*Data for processing:*
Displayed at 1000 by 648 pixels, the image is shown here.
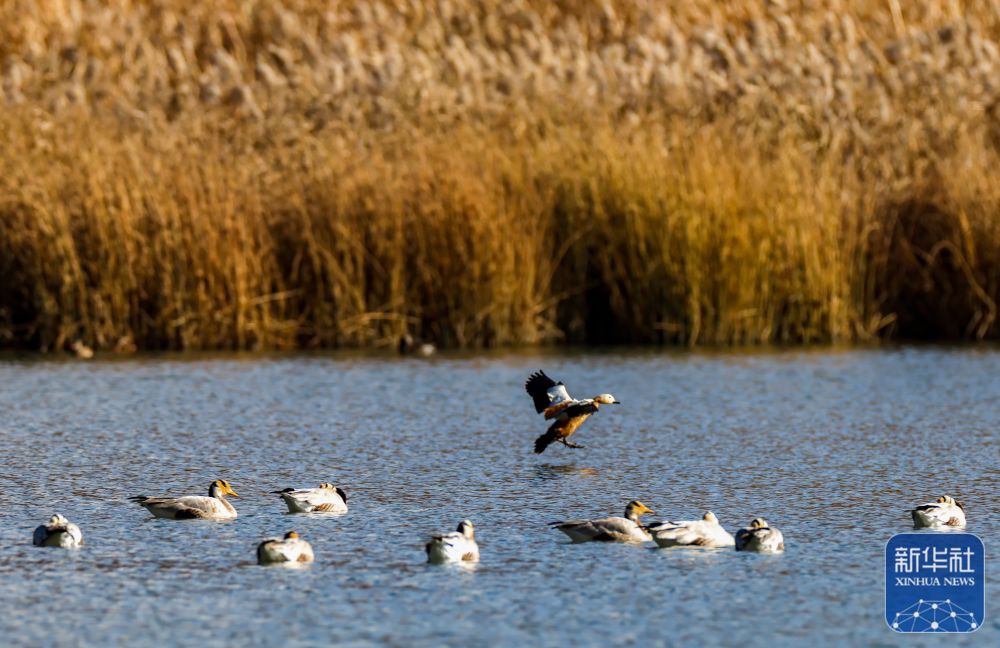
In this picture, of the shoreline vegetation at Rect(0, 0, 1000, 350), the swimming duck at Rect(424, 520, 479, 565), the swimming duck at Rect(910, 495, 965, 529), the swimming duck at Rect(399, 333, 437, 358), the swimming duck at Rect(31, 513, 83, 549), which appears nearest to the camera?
the swimming duck at Rect(424, 520, 479, 565)

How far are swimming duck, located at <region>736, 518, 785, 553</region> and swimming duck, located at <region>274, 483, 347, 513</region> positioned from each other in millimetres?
2099

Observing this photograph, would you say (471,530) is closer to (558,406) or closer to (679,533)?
(679,533)

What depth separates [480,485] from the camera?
972cm

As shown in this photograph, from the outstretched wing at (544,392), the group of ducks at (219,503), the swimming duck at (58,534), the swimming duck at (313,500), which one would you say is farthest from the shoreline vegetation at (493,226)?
the swimming duck at (58,534)

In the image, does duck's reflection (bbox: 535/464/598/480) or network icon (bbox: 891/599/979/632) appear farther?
duck's reflection (bbox: 535/464/598/480)

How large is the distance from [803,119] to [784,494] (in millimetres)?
11694

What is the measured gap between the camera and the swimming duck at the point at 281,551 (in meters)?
7.38

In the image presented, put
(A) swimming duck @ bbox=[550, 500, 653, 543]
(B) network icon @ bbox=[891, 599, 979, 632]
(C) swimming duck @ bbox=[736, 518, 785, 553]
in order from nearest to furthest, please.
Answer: (B) network icon @ bbox=[891, 599, 979, 632], (C) swimming duck @ bbox=[736, 518, 785, 553], (A) swimming duck @ bbox=[550, 500, 653, 543]

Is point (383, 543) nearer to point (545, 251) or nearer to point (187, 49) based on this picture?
point (545, 251)

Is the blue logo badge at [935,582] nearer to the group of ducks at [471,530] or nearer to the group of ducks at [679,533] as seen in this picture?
the group of ducks at [471,530]

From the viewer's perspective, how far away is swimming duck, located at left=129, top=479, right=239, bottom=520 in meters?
8.57

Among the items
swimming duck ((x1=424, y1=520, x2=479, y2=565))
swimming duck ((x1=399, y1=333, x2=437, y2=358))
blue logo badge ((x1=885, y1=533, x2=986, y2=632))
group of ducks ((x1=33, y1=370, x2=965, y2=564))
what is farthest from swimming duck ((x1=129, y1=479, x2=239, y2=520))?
swimming duck ((x1=399, y1=333, x2=437, y2=358))

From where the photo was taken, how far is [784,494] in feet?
30.8

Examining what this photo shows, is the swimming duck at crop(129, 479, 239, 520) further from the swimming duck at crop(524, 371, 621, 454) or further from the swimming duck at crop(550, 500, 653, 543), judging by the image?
the swimming duck at crop(524, 371, 621, 454)
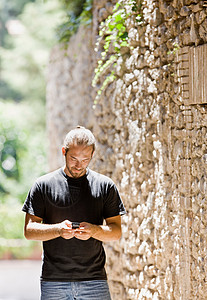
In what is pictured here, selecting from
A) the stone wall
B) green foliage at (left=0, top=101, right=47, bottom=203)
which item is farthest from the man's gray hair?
green foliage at (left=0, top=101, right=47, bottom=203)

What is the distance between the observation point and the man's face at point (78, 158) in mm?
2822

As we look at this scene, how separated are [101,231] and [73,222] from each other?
154mm

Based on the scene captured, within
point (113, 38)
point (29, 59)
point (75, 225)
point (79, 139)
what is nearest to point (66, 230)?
point (75, 225)

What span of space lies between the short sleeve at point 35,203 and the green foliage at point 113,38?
6.07 feet

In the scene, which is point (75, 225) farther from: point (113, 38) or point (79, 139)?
point (113, 38)

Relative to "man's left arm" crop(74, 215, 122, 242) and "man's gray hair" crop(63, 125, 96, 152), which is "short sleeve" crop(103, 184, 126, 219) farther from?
"man's gray hair" crop(63, 125, 96, 152)

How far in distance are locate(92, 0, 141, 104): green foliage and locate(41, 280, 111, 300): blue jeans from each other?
2162mm

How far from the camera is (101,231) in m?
2.83

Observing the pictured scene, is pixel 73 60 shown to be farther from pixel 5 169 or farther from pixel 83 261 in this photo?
pixel 5 169

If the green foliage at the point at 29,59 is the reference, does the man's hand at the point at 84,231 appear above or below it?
below

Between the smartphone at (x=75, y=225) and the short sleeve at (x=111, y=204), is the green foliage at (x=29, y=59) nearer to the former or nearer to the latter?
the short sleeve at (x=111, y=204)

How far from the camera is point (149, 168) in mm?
4035

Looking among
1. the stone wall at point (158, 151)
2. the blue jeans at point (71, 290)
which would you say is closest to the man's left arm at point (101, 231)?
the blue jeans at point (71, 290)

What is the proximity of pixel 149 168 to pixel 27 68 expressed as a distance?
10.5 m
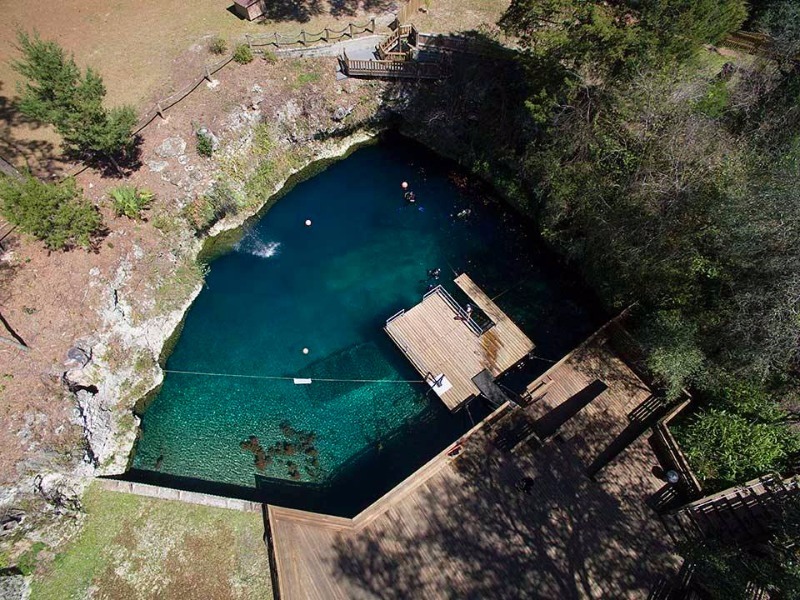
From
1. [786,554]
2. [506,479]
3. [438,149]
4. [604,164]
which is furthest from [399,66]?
[786,554]

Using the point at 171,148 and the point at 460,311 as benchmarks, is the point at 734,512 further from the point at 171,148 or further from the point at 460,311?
the point at 171,148

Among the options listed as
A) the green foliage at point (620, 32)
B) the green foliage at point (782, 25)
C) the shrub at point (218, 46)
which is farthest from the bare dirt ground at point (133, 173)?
the green foliage at point (782, 25)

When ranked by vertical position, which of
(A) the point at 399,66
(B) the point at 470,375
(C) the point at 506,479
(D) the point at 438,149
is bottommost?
(C) the point at 506,479

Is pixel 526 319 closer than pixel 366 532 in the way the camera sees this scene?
No

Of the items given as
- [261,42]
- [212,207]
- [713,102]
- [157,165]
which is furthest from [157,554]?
[713,102]

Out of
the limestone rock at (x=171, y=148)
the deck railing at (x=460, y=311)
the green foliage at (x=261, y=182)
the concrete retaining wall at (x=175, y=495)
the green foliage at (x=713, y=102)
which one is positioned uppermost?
the green foliage at (x=713, y=102)

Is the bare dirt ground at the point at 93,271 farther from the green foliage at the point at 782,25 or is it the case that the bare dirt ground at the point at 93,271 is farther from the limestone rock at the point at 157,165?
the green foliage at the point at 782,25

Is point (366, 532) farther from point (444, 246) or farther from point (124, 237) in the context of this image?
point (124, 237)
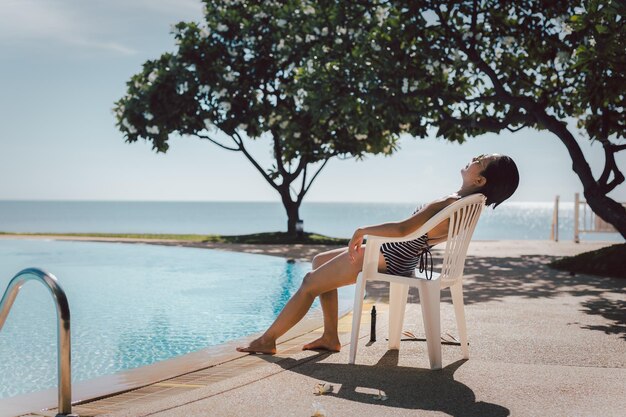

*Exercise instructions:*
Locate every line in the listing above that contains the word "shoreline", and copy each of those lines in full.

*Correct output:*
In this picture, of the shoreline vegetation at Rect(0, 0, 1000, 350), the swimming duck at Rect(424, 520, 479, 565), the swimming duck at Rect(910, 495, 965, 529), the swimming duck at Rect(399, 333, 437, 358), the swimming duck at Rect(31, 513, 83, 549), which appears nearest to the camera?
As shown in this photograph, from the outstretched wing at (544,392), the group of ducks at (219,503), the swimming duck at (58,534), the swimming duck at (313,500), which one would you say is farthest from the shoreline vegetation at (493,226)?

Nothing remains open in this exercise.